Edit: Well, I guess that for MySQL and PostgreSQL the isolation level REPEATABLE READ provides more than the SQL standard requires, i.e. they have SNAPSHOT guarantees, which would be sufficient in this case but not portable. The point I'm trying to make is that transactions alone are not sufficient to ensure consistency, the behavior of the queries together with the server code and the server's/connection's configurations, like isolation level, must be looked at too, trying to reduce complexity by wrapping everything in a transaction will probably cause subtle bugs

hackaugusto · 2023-10-30T19:07:32Z

moved the logic to load the state sync into a method in the DB

hackaugusto · 2023-10-30T21:06:38Z

this it the behavior of SQLite:

Except in the case of shared cache database connections with PRAGMA read_uncommitted turned on, all transactions in SQLite show "serializable" isolation. SQLite implements serializable transactions by actually serializing the writes. There can only be a single writer at a time to an SQLite database. There can be multiple database connections open at the same time, and all of those database connections can write to the database file, but they have to take turns. SQLite uses locks to serialize the writes automatically; this is not something that the applications using SQLite need to worry about.

bobbinth

Thank you! Looks good! I left a few comments inline - all except for one are very minor. The main comment is to update how we select a list of relevant notes - a part of the criteria there should be based on the sender column.
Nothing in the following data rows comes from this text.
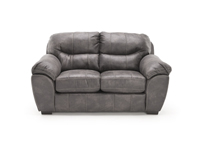 Grant Loveseat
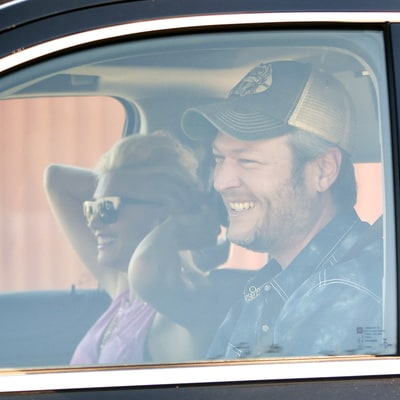 Blake Shelton Gives Smiling Gwen Stefani and Her Kids a Ride to the Park: See the Pics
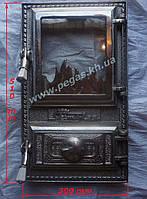 Дверка чугунная с жаростойким стеклом Румынская №9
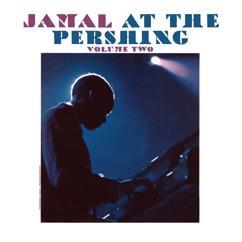 Ahmad Jamal Trio: Jamal At The Pershing (Vol. 2/Live)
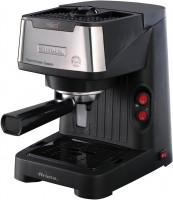 Кофеварка Ariete Miro 1339/50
A couple of other things, for which I think we should create separate issues:

Regarding transaction isolation level: if I understood how SQLite works, the behavior I was going for may be provided out of the box in WAL mode (i.e., before a write transaction is committed, all reads - whether in a transaction or not - will see the database in the state prior to write transaction). So, we may not need to do anything extra except for enabling WAL mode - but I think we should discuss this in an issue.
We should figure out how we want to do indexing. For example, do we need to add an index on the first 16 bits of note tag and on note sender? Or should we consider some other approach to quickly finding the "anchor block" for the sync_state endpoint.

For the second point, what worries me the most is the efficiency of doing this:

SELECT
    block_num
FROM
    notes
WHERE
    ((tag >> 48) IN rarray(?1) OR sender IN rarray(?2)) AND
    block_num > ?3
ORDER BY
    block_num ASC
LIMIT
    1

store/src/server/api.rs

store/src/db.rs

hackaugusto · 2023-10-31T12:26:05Z

a part of the criteria there should be based on the sender column.

Oh, so the client is expected to send its account_ids also as part of the request's tags? And the idea of searching the note by using the sender, is for the client to get confirmation of when its notes are created?

if I understood how SQLite works, the behavior I was going for may be provided out of the box in WAL mode

It is provided by both WAL and rollback modes. The difference is that with WAL a transaction can fail and needs to be retried, with rollback there is an exclusive lock for the writer, so it never fails at the cost of increased latency.

We should figure out how we want to do indexing

I was hoping that we would not have to do that right now. We don't have all the tables defined, neither the queries, and the ones we have may even change in the future (say, if we decide to change the number of bits in the tag, or something like that). I'm not sure if optimizing that right now would be the best approach.

With that said, SQLite has very comprehensive documentation on indexes and the query planner
¹ ² ³. For the query you mentioned, we have a few things to consider:

Which columns would filter the result the most.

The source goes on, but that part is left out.